- [To be done]
Give every line of the material again, exactly as written.

[Start Excerpted data]

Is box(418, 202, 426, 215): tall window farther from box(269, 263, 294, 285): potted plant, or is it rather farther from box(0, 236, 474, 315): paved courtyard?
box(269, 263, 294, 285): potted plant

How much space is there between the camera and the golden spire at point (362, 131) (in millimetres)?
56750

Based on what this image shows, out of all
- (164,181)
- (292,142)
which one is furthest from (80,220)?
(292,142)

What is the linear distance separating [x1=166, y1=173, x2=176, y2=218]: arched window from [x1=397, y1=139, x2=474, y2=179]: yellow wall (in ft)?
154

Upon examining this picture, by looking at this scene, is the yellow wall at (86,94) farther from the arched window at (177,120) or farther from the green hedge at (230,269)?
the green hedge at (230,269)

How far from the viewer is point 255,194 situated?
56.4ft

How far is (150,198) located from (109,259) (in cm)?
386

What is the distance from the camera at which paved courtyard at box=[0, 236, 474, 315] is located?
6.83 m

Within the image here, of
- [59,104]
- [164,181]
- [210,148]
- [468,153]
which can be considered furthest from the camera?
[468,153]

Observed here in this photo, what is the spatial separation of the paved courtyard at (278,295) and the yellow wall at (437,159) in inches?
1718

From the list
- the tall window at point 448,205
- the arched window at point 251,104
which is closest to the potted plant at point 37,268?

[End Excerpted data]

- [Expected answer]
Is box(418, 202, 426, 215): tall window farther from box(269, 263, 294, 285): potted plant, or is it rather farther from box(0, 236, 474, 315): paved courtyard?
box(269, 263, 294, 285): potted plant

How much space is there between the camera and the golden spire at point (362, 131) (in millimetres)?
56750

Based on what this image shows, out of all
- (164,181)
- (292,142)
which one is furthest from (80,220)?
(292,142)

What is the linear distance separating [x1=166, y1=173, x2=176, y2=218]: arched window from [x1=397, y1=139, x2=474, y2=179]: yellow wall (in ft)?
154

Upon examining this picture, by looking at this scene, is the yellow wall at (86,94) farther from the arched window at (177,120) or farther from the green hedge at (230,269)?
the green hedge at (230,269)

How far from the viewer is point 255,194 situated?
56.4ft

How far is (150,198) located from (109,259) (in cm)?
386

What is the distance from the camera at which paved courtyard at box=[0, 236, 474, 315] is located?
6.83 m

Within the image here, of
- [59,104]
- [164,181]
- [210,148]
- [468,153]
which can be considered furthest from the camera?
[468,153]

Observed here in this photo, what is the spatial separation of the paved courtyard at (278,295) and the yellow wall at (437,159) in inches?
1718

From the list
- the tall window at point 448,205
- the arched window at point 251,104
which is closest to the potted plant at point 37,268?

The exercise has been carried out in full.